# Requirement
Turn the lines of the entries below into a numbered list, omitting blank lines.

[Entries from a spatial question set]
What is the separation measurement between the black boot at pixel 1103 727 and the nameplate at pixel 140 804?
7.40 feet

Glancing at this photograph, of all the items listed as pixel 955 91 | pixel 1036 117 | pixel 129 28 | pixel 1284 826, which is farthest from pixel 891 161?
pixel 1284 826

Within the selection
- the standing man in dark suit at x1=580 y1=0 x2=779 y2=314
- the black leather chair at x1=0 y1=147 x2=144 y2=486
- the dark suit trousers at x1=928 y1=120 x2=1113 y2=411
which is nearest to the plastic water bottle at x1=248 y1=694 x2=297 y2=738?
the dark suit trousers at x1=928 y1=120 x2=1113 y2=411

# Correct output
1. What is the separation measurement between the black boot at pixel 1103 727 and the nameplate at pixel 140 804?
2. 7.40 feet
3. Glancing at this photograph, of all the items listed as pixel 955 91 | pixel 1036 117 | pixel 129 28 | pixel 1284 826, which is farthest from pixel 891 161?
4. pixel 1284 826
5. Within the selection
6. - the standing man in dark suit at x1=580 y1=0 x2=779 y2=314
7. - the black leather chair at x1=0 y1=147 x2=144 y2=486
8. - the dark suit trousers at x1=928 y1=120 x2=1113 y2=411
9. which is nearest to the plastic water bottle at x1=248 y1=694 x2=297 y2=738?
10. the dark suit trousers at x1=928 y1=120 x2=1113 y2=411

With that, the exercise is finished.